# Work to be completed
Gather every line of the records that contains the word "nearer". Case counts.

# Input rows
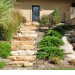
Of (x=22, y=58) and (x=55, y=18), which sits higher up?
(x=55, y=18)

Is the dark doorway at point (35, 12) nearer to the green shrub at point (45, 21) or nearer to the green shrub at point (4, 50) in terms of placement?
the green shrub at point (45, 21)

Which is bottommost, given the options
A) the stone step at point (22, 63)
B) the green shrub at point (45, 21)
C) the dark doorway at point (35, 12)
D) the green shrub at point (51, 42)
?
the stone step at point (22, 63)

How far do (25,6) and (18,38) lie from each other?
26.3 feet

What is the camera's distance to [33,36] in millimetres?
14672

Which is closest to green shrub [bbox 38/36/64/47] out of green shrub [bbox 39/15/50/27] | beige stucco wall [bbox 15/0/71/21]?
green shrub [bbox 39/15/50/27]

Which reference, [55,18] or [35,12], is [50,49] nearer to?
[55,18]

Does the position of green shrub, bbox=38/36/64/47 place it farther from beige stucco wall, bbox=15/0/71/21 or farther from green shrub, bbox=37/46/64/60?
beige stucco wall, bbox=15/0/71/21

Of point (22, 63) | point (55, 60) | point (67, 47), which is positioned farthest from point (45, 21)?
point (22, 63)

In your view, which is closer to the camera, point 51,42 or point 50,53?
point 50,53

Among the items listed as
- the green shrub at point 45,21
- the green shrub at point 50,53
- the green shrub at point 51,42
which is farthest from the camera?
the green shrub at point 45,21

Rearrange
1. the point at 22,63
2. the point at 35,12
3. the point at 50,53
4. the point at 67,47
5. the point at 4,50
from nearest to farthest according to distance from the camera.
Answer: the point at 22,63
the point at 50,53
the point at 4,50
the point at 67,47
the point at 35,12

--

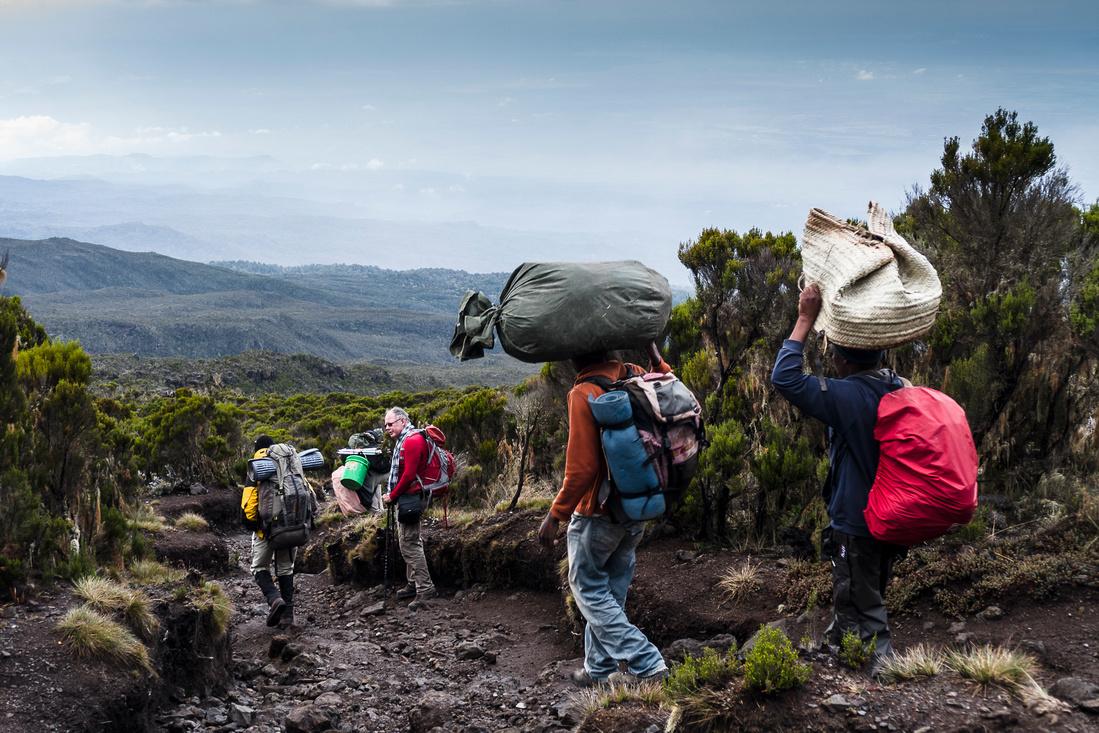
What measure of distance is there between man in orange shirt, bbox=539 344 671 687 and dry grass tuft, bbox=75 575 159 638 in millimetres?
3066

# Result for this exercise
Is the dark doorway at point (35, 12) nearer to the green shrub at point (45, 21) or nearer to the green shrub at point (4, 50) in terms of placement?
Which reference, [55,18] or [35,12], is [50,49] nearer to?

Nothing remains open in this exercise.